#### [Record list]

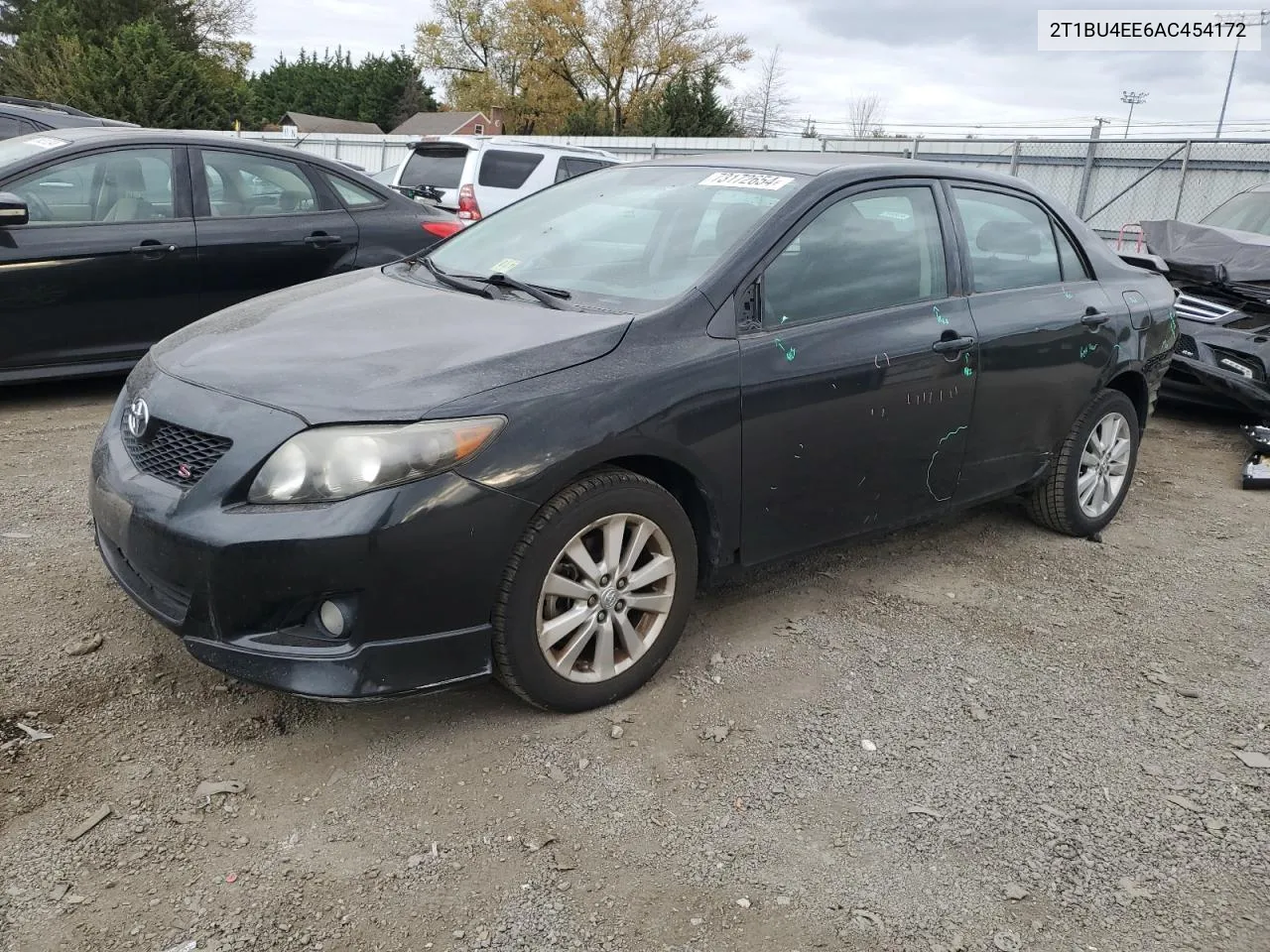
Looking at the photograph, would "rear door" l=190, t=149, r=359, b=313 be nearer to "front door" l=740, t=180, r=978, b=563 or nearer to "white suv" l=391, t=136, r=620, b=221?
"front door" l=740, t=180, r=978, b=563

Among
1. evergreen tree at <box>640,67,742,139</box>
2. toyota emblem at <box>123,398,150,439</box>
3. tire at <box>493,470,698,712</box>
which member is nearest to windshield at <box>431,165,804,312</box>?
tire at <box>493,470,698,712</box>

#### [Exercise prompt]
Please copy the lines above word for word, omitting the pictures.

#### [Response]
Looking at the photograph, would "rear door" l=190, t=149, r=359, b=313 be nearer to "front door" l=740, t=180, r=978, b=563 or nearer to "white suv" l=391, t=136, r=620, b=221?
"front door" l=740, t=180, r=978, b=563

Among
1. evergreen tree at <box>640,67,742,139</box>
2. toyota emblem at <box>123,398,150,439</box>
3. tire at <box>493,470,698,712</box>
which member is nearest to windshield at <box>431,165,804,312</box>?
tire at <box>493,470,698,712</box>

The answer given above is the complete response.